Image categories will be created if needed long as you provide both name and urlKey.

# Album metadata

JSON metadata file bellow provides a sample metadata for guns/ album.

{
    "albumData": {
        "title": "Guns",
        "description": "Guns should be banned.",
        "access": "private",
        "privacy": {
            "type": "password",
            "password": "12345"
        }
    }
}

For album privacy, you can pick from:

Privacy type Effect
public Public album (default)
private Private album for owner
private_but_link Same as private + those with the album link
password Will set the password for accessing the album

For example, if you need private_but_link the metadata property should look like this:

{
    "privacy": {
        "type": "private_but_link"
    }
}

# User metadata

JSON metadata file bellow provides a sample metadata for rodolfo/ user.

{
    "userData": {
        "role": "user",
        "name": "Rodolfo Berrios",
        "username": "rodolfo",
        "email": "rodolfo@chevereto.com",
        "website": "https://rodolfoberrios.com",
        "bio": "I'm the Master of Puppets @chevereto, the alpha-omega.

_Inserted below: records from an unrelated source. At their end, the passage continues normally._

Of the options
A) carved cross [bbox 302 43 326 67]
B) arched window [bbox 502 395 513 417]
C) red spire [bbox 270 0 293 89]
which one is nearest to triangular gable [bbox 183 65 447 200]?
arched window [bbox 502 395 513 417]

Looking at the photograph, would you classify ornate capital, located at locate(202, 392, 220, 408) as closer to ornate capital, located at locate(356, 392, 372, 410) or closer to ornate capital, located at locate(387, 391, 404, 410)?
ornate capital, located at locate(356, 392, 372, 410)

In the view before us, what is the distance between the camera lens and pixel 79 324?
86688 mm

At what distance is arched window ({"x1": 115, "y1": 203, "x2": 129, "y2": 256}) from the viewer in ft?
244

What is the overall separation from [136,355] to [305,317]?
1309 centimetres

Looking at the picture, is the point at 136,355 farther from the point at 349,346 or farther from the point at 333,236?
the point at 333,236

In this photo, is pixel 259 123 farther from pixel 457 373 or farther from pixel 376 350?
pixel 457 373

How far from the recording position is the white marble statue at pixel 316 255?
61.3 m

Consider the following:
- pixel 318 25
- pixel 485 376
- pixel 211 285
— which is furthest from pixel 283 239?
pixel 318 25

He/Him/They.",
        "profileImages": {
            "avatar": "rodo-avatar.jpg",
            "background": "rodo-bkg.jpg"
        },
        "networks": {
            "facebook": "no!",
            "twitter": "godlike"
        },
        "timezone": "America/Santiago",
        "language": "cl",
        "private": false
    }
}

Profile images have to be located in the .assets/ folder inside the user folder.

./<path>
└── rodolfo
    └── .assets
        ├── rodo-avatar.jpg
        └── rodo-bkg.jpg

User assets

The type of the image assets must be one of the file formats handled by your installation.